My father grabbed her leg, and her knee hit the table-bottom. She said, “I am being very serious.”

“We can’t flirt when you’re serious?”

“You can flirt to me all that you want, but if I am being very serious, you cannot expect me to flirt back to you,” she said. And then, as if the over-immigranted English weren’t enough (my mother knew as well as anyone that people flirt with each other, not to each other; knew that the more she sounded like the earnest academic Sabra, the more endeared my father became), she flicked a blush-colored spot onto my father’s neck with her pointer.

“Are you paying attention to this, Gurion?” said my dad. “This is a useful lesson, here: when a female talks about flirting, the talk itself is flirting.”

“That is only partly correct,” my mom said. “For the smartest and the handsomest male in the world, a mention of flirting is almost sure to be a flirtation in itself, but when the male is not the smartest and handsomest, the rule fails to predict. Therefore, if a woman talks to this man about flirting, she may well not be flirting with him, for how can he be the smartest and the handsomest while also being the father of the smartest and the handsomest? He cannot.”

I said, Pssh = Stop looking at me that way.

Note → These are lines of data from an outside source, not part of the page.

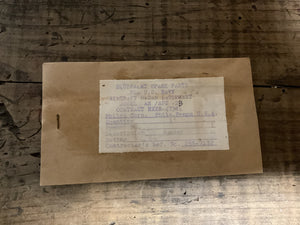 WWII U.S. Navy Radar Spare Parts Envelope AN/APS-2B-Philco-SEALED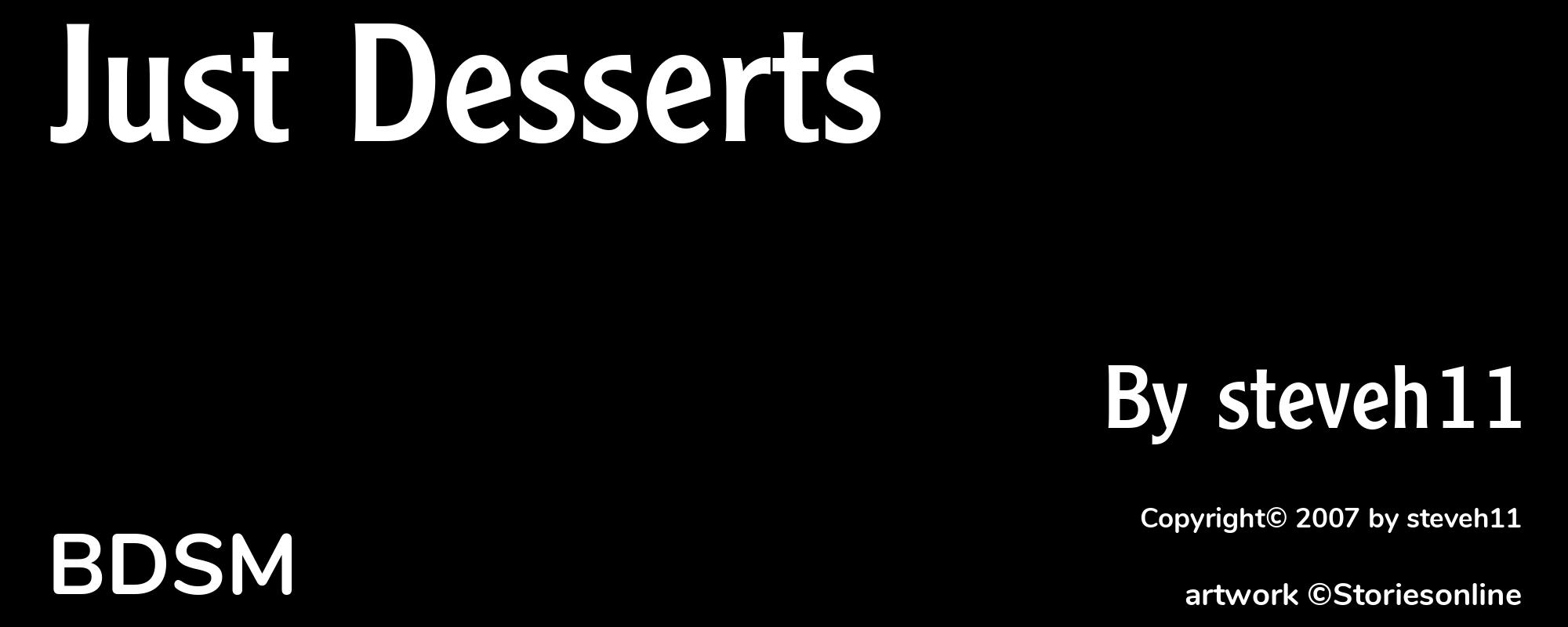 Just Desserts - Cover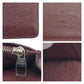 LOUIS VUITTON Long Wallet Purse M58202 leather Brown Silver Metal Long Wallet Purse Taurillon Clemence Portefeuille Braza mens Used Authentic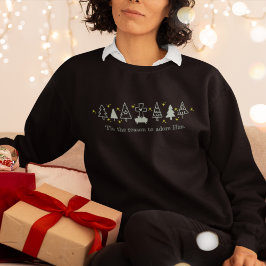 DAS IST DER GRUND Christliche Weihnachtskrippe Sch Sweatshirt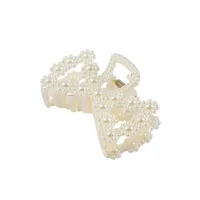 Women's Elegant Lady Heart Shape Bow Knot Plastic Hair Claws sku image 13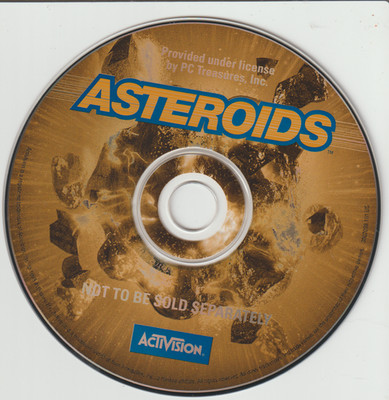 Asteroids Computer Game Activision Syrox  Windows PC CD Rom. 1998 Disk ONLY (F13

My father said, “Your mother’s mostly right, Gurion, but she fails to tell you that when a female who you are flirting with is some kind of toughguy, and that female pulls your earlobe or flicks you on the neck rather than smashing your nose or belting you where it counts, both of which she, being such a hardnosed brawler, is capable, the neck-flicking or lobe-pulling is a sure sign that she is flirting with you, regardless of how smart or handsome you may be.”

My mom pretended to punch my dad in the nose and he kissed her on the knuckles.